■ **Set problem**:
Reproduce each of the entries below verbatim, omitting the pictures from your response.

--- START OF Data ---

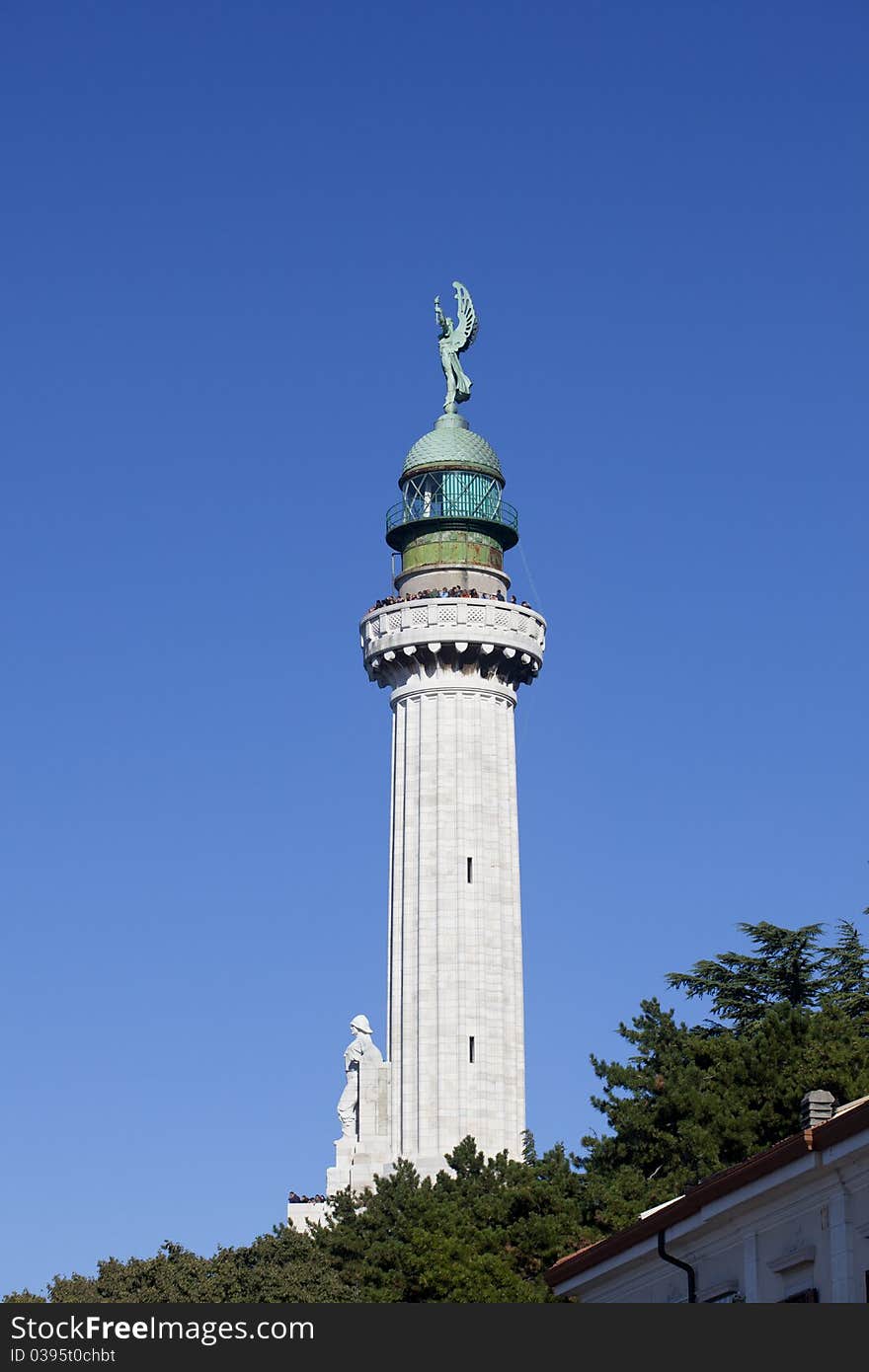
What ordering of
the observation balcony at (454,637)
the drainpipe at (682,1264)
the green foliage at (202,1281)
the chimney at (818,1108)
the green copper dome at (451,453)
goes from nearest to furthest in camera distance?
the chimney at (818,1108)
the drainpipe at (682,1264)
the green foliage at (202,1281)
the observation balcony at (454,637)
the green copper dome at (451,453)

--- END OF Data ---

■ **Correct output**:
What ordering of
the observation balcony at (454,637)
the drainpipe at (682,1264)
the green foliage at (202,1281)
the chimney at (818,1108)
the green copper dome at (451,453)
goes from nearest to furthest in camera distance?
the chimney at (818,1108)
the drainpipe at (682,1264)
the green foliage at (202,1281)
the observation balcony at (454,637)
the green copper dome at (451,453)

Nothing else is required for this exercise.